◆ BRIEF 1 ◆
List every distinct numerical value with a unit that appears in the abstract on railway wagon noise.
◆ BRIEF 2 ◆
Continue the abstract on railway wagon noise after its final sentence.

◆ EXCERPT ◆
■ ■ ■
Abstract

Traffic noise has become a serious environmental hazard as more cars are purchased and driven. To help objectively and subjectively reduce perceived noise load, methods to analyze traffic noise offer an important means of creating a design to reduce noise output from main sources and transmission routes. Acoustic analysis using BEASY and dynamic analysis using ANSYS are conducted to forecast noise at a distance of 15 m from a railway wagon travelling at 100 km/h. This noise is based on structural vibration only and it excludes other noise sources from the railway wagon. The simulation results demonstrate that the overall noise at 15 m from a railway wagon car is 85.1 dB(L) from linear energy weighting calculation and 72.9 dB(A) from the A-weighting calculation. In this study, noise level propagating from vibration of the railway wagon is measured or calculated using A-weighting filter to simulate the frequency response of the human ear. The study results can be useful to factories, companies, or organizations and can provide an important resource and help reduce traffic noise. This can be achieved by predetermining the test location and structure configuration and adapting local planning and thus preventing excessive traffic noise in residential areas.
■ ■ ■
◆ DATA FOR REVIEW ◆
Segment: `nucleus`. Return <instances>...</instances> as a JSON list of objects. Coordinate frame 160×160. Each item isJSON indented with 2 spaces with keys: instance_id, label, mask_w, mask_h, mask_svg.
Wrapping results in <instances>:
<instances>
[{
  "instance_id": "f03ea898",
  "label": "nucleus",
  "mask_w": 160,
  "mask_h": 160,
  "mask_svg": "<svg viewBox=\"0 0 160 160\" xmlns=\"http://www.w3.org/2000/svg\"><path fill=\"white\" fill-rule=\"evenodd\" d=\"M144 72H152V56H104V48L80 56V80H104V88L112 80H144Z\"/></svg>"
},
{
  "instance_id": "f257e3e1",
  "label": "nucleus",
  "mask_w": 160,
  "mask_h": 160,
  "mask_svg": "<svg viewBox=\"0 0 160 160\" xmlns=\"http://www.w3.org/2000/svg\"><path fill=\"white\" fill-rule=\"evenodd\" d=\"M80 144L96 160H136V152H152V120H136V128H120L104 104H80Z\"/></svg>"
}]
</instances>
■ ■ ■
◆ RESULT 1 ◆
15 m
100 km/h
85.1 dB(L)
72.9 dB(A)

◆ RESULT 2 ◆
1. Introduction

Noise pollution is one of the negative issues of environmental pollution in metropolitan areas and is one of the most detrimental agents. It is estimated that over half of the world’s population is exposed to unacceptable noise levels. In general, the major noise source is from road transportation followed by aircraft and railway noise; therefore many countries have regulations and laws to control noise emission limits for vehicles in order to reduce traffic noise. In recent years in some countries, new restricted rules were enacted for controlling city road traffic noise. The recognition of road traffic noise as one of the main sources of environmental pollution led to designed models and devices that enable us to predict traffic noise levels. Several models have been developed from fundamental variables such as the traffic flow, speed of vehicles, and sound emission levels using regression analysis of experimental data [14].

Facing the worsening pollution caused by every day traffic, the EU has set a goal to solve this problem and has been trying different ways to lower the traffic noise to a healthier level for the people who are regularly affected by the long-term average noise levels in its 6th Environmental Action Program [5]. Unpleasant, frequent, and long-lasting traffic noise can cause many health issues psychologically and physically, to name a few, such as fear, uncertainty, mild anger, and even hearing loss. In densely populated areas, traffic is the single most important source of noise annoyance [6, 7]. Traffic noise prediction models are required as aids in designing highways and various types of roads and often are also very helpful to reduce the existing unbearable noise conditions. Traffic noise prediction models in the 1950s and 1960s were designed to predict a single vehicle sound pressure level () at the roadside. These models were based on constant speed experiments, the predicted levels then being expressed as functions of speed and with zero acceleration.

This report highlights the scale and scope of the traffic noise problem, which focuses on road and rail transport, for example, a wagon traveling at 100 km/hour. At the beginning, the frequency response should be derived from the time history of the measured velocity for the wagon. Then, a boundary element method was used to simulate the noise distribution of the wagon. The objective of the analysis was to predict the noise level at 15 m away from the wagon when it is passing by at 100 km/hour and when it is empty. In conclusion, a number of recommendations for action were given and recorded.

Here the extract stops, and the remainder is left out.